*SELECTED EXTRACT*:
○ ○ ○ ○ ○
Readit News logoReadit News
edent · 7 months ago
About 60k academic citations about to die - https://scholar.google.com/scholar?start=90&q=%22https://goo...

Countless books with irrevocably broken references - https://www.google.com/search?q=%22://goo.gl%22&sca_upv=1&sc...

And for what? The cost of keeping a few TB online and a little bit of CPU power?

An absolute act of cultural vandalism.

toomuchtodo · 7 months ago
https://wiki.archiveteam.org/index.php/Goo.gl

https://tracker.archiveteam.org/goo-gl/ (1.66B work items remaining as of this comment)

How to run an ArchiveTeam warrior: https://wiki.archiveteam.org/index.php/ArchiveTeam_Warrior

(edit: i see jaydenmilne commented about this further down thread, mea culpa)

progbits · 7 months ago
They appear to be doing ~37k items per minute, with 1.6B remaining that is roughly 30 days left. So that's just barely enough to do it in time.

Going to run the warrior over the weekend to help out a bit.

pentagrama · 7 months ago
Thank you for that information!

I wanted to help and did that using VMware.

For curious people, here is what the UI looks like, you have a list of projects to choose, I choose the goo.gl project, and a "Current project" tab which shows the project activity.

Project list: https://imgur.com/a/peTVzyw

Current project: https://imgur.com/a/QVuWWIj

xingped · 7 months ago
For those in the now, is this heavy on disk usage? Should I install this on my disk drive or my SSD? Just want to avoid tons of disk writes on an SSD if it's unnecessary.
jlarocco · 7 months ago
IMO it's less Google's fault and more a crappy tech education problem.

It wasn't a good idea to use shortened links in a citation in the first place, and somebody should have explained that to the authors. They didn't publish a book or write an academic paper in a vacuum - somebody around them should have known better and said something.

And really it's not much different than anything else online - it can disappear on a whim. How many of those shortened links even go to valid pages any more?
○ ○ ○ ○ ○
*DATASET CONTENT*:
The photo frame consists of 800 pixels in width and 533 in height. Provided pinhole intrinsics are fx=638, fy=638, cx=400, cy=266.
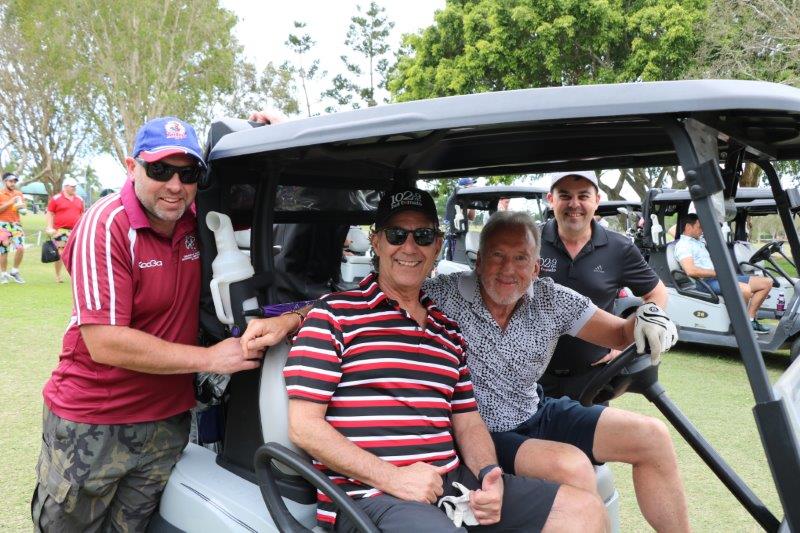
○ ○ ○ ○ ○
*DESCRIPTION OF THE TASK*: Output the passage of the forum thread on goo.gl links word for word, starting with "Current project: https://imgur.com/a/QVuWWIj" and going on through "and said something.".

*FINAL ANSWER*:
Current project: https://imgur.com/a/QVuWWIj

xingped · 7 months ago
For those in the now, is this heavy on disk usage? Should I install this on my disk drive or my SSD? Just want to avoid tons of disk writes on an SSD if it's unnecessary.
jlarocco · 7 months ago
IMO it's less Google's fault and more a crappy tech education problem.

It wasn't a good idea to use shortened links in a citation in the first place, and somebody should have explained that to the authors. They didn't publish a book or write an academic paper in a vacuum - somebody around them should have known better and said something.